‘Livros que Bebem da Eternidade’, poema do autor moçambicano Leonel Evaristo Chongola

Entre os mortos, os livros se levantam,
Páginas vivas entre cinzas frias,
Enquanto as mãos se calam, eles cantam
Histórias que vencem noites e vigias.
Feridos tombam corpos pelas vias,
Mas livros guardam chagas que encantam,
Versos que sangram lúgubres poesias
E almas que, ao ler, enfim se espantam.
Não há fogueira que os reduza ao nada,
Nem ditador que apague a sua tinta,
Pois cada letra é flecha envenenada.
São vinho escuro, taça que não finda:
Entre os escombros, brota a madrugada—
Os livros bebem vida onde há tinta.
Cai o soldado, o grito se desfaz,
As ruas rangem sob o som do pranto,
Mas entre os restos, há um livro intacto:
Sua capa suja, o verbo ainda em paz.
Entre feridos, pulsa e não se esvaz,
Guarda a memória em seu silêncio santo,
E mesmo só, resiste ao ódio franco,
Como quem vela o que ninguém mais traz.
Bebem do livro os olhos que acordaram,
E ali renascem nomes esquecidos,
Povos sem voz que as páginas gritaram.
Livros não morrem — mesmo entre ruídos,
Eles se erguem quando os que oprimem param:
São os eternos filhos dos caídos.
Há livros que respiram, quase amantes,
De capa em brasa e carne encadernada,
Que ao se abrirem, tremem, provocantes,
Como se fossem boca enfeitiçada.
Sussurram segredos em línguas errantes,
Rasgando o ar com alma iluminada,
E ao serem lidos por olhos amantes,
Tornam-se corpo, suor, palavra alada.
Mesmo entre mortos, ardem, vivos, nus.
Livros são santos, demônios, orixás,
São vinho antigo a jorrar de uma cruz.
E o leitor, que os devora em noites más,
Descobre ao fim — sob letras e luz —
Que os livros têm pele, desejo e paz.

Foto divulgação: escritor Leonel Evaristo Chongola

Leonel Evaristo Chongola é natural de Inhambane, Moçambique.
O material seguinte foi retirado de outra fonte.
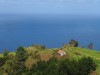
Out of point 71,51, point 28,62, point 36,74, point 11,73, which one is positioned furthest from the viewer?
point 71,51

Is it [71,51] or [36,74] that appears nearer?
[36,74]

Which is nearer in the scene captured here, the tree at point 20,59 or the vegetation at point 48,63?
the vegetation at point 48,63

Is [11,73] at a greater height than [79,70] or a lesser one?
lesser

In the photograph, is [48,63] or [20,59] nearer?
[48,63]

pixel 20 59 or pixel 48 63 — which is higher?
pixel 48 63

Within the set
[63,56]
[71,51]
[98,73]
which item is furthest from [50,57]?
[98,73]

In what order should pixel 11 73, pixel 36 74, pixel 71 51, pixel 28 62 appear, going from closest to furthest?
1. pixel 36 74
2. pixel 11 73
3. pixel 28 62
4. pixel 71 51

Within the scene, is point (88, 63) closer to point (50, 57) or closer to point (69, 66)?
point (69, 66)

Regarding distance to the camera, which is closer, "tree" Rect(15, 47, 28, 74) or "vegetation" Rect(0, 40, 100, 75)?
"vegetation" Rect(0, 40, 100, 75)

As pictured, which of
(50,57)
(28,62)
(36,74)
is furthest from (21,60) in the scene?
(36,74)
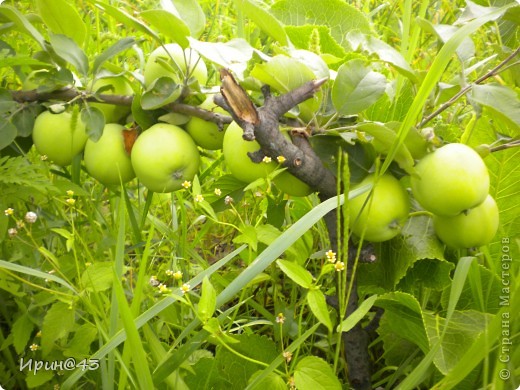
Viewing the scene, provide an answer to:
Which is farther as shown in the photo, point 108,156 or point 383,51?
point 108,156

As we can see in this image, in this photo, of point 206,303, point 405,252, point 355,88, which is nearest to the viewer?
point 206,303

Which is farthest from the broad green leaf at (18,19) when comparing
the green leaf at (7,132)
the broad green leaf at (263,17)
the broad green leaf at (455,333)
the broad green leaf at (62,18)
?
the broad green leaf at (455,333)

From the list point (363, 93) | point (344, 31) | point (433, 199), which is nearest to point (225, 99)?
point (363, 93)

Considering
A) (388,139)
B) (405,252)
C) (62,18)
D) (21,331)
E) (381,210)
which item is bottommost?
(21,331)

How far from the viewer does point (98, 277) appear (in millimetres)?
1017

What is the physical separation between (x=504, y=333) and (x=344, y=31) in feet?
2.20

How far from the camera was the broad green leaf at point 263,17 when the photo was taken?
0.96 meters

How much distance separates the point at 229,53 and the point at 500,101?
1.43 ft

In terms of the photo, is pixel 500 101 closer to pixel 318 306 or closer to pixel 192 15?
pixel 318 306

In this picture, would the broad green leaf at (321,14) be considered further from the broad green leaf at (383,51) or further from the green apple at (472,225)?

Apaixonado pela palavra desde jovem, Leonel é um amante da poesia. Encontra na escrita poética não apenas um refúgio, mas também um espelho e uma arma — uma forma de resistência, de expressão íntima e de diálogo com o mundo. A poesia, para ele, não é apenas passatempo: é casa, chão e horizonte.